Después de que comenzó la guerra, cancelamos todos los contratos allí. Hemos detenido todas estas actividades. ¿Y qué pasará en China? ¿Qué pasará en los países árabes? No aceptamos varios proyectos en diferentes países, porque no estábamos seguros de la relación entre Occidente y estos países. Como arquitectos, estamos tentados a aceptar cosas a veces, especialmente en países difíciles, porque hay menos críticas, porque hay más dinero, porque hay más ‘ambición’.
Has completado una serie de proyectos muy bien recibidos en Estados Unidos. Colectivamente, estos son una excepción a la idea de que los arquitectos europeos, y quizás los arquitectos suizos en particular, tienen problemas en los Estados Unidos porque no hay el mismo tipo de atención al detalle y rigor en la construcción. ¿Cómo abordaste los desafíos de la construcción en Estados Unidos?
Tenemos un nuevo proyecto que puede ser mi favorito ahora mismo: Jardines Calder, en Filadelfia. Es una nueva plataforma para mostrar [the sculptor Alexander] Calder trabaja de una manera totalmente diferente. Tenemos altas expectativas sobre su materialidad. Queremos crear una roca artificial, pero imitando a la naturaleza. Estamos viendo hasta dónde podemos llegar con lo que pueden ofrecer los constructores locales, sin ser increíblemente caro.
En California, la bodega Dominus es un buen ejemplo. Uno de nuestros cinco primeros, creo. Inventamos este tipo de cara de roca. Y si regresas ahora, todavía se ve increíble. ¿Podríamos haberlo sabido? Éramos jóvenes arquitectos. Pudo haber sido un desastre, un colapso.
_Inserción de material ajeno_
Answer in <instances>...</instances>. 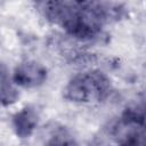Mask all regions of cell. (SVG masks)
Here are the masks:
<instances>
[{"label":"cell","instance_id":"3","mask_svg":"<svg viewBox=\"0 0 146 146\" xmlns=\"http://www.w3.org/2000/svg\"><path fill=\"white\" fill-rule=\"evenodd\" d=\"M111 135L119 144L143 145L145 143L143 106L127 108L113 124Z\"/></svg>","mask_w":146,"mask_h":146},{"label":"cell","instance_id":"2","mask_svg":"<svg viewBox=\"0 0 146 146\" xmlns=\"http://www.w3.org/2000/svg\"><path fill=\"white\" fill-rule=\"evenodd\" d=\"M113 90L111 79L99 70L73 75L63 89V97L75 104H97L106 100Z\"/></svg>","mask_w":146,"mask_h":146},{"label":"cell","instance_id":"6","mask_svg":"<svg viewBox=\"0 0 146 146\" xmlns=\"http://www.w3.org/2000/svg\"><path fill=\"white\" fill-rule=\"evenodd\" d=\"M19 98L18 87L8 70L0 65V106H10Z\"/></svg>","mask_w":146,"mask_h":146},{"label":"cell","instance_id":"4","mask_svg":"<svg viewBox=\"0 0 146 146\" xmlns=\"http://www.w3.org/2000/svg\"><path fill=\"white\" fill-rule=\"evenodd\" d=\"M11 76L17 87L33 89L42 86L47 81L48 71L39 62L24 60L15 67Z\"/></svg>","mask_w":146,"mask_h":146},{"label":"cell","instance_id":"1","mask_svg":"<svg viewBox=\"0 0 146 146\" xmlns=\"http://www.w3.org/2000/svg\"><path fill=\"white\" fill-rule=\"evenodd\" d=\"M38 13L78 40L98 36L111 17L100 0H33Z\"/></svg>","mask_w":146,"mask_h":146},{"label":"cell","instance_id":"5","mask_svg":"<svg viewBox=\"0 0 146 146\" xmlns=\"http://www.w3.org/2000/svg\"><path fill=\"white\" fill-rule=\"evenodd\" d=\"M39 123V114L35 108L26 106L13 116V128L19 138H29L33 135Z\"/></svg>","mask_w":146,"mask_h":146}]
</instances>
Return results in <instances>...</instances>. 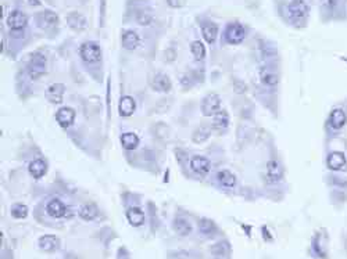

Ahora tiene cinco asociados sénior en la oficina. Tengo curiosidad por saber el papel que juegan los diferentes socios en cada proyecto.
La ventaja de ser arquitecto es que si te mantienes saludable, puedes trabajar hasta bien entrada la vejez. Siempre estoy involucrado en cada proyecto. Algunos, como Calder, hago casi todo: cada detalle, cada pequeña cosa. Este ciertamente no es el caso en grandes proyectos. Un proyecto grande puede involucrarme menos que un proyecto pequeño. Es absurdo y una paradoja, pero me pone en marcha. Y Pierre y yo trabajamos bien juntos porque somos muy diferentes.
¿Cómo?
Pierre siempre ha organizado la empresa, desde nuestros inicios. Pero no es justo decir que Pierre es el hombre de negocios y yo el artista. Idealmente, estudiamos los proyectos juntos y los discutimos con los socios. Hemos llegado a un tamaño que es bueno porque también nos da cierta libertad, por extraño que parezca. No es cierto que cuando tienes una oficina pequeña tienes más libertad.
¿Existe un límite superior para el tamaño del escritorio, un número por encima del cual no querría ir?
Si creces más, tienes que dar más independencia a los socios, y luego tienes la oficina de Nueva York, la oficina de Hong Kong, y creo que pueden ser entidades competidoras. Este no es el caso para nosotros.
¿Hay algún tipo de edificio que le gustaría probar que aún no haya hecho?
Trabajo en una pequeña capilla. Se llama “Autobahnkirche” porque está cerca de la autopista. Está en las montañas suizas, en un área remota. No soy muy religioso, pero este, junto con el Calder, es mi proyecto más pequeño y querido.
Herzog & de Meuron
del 14 de julio al 15 de octubre en la Royal Academy of Arts de Londres; royalacademy.org.uk.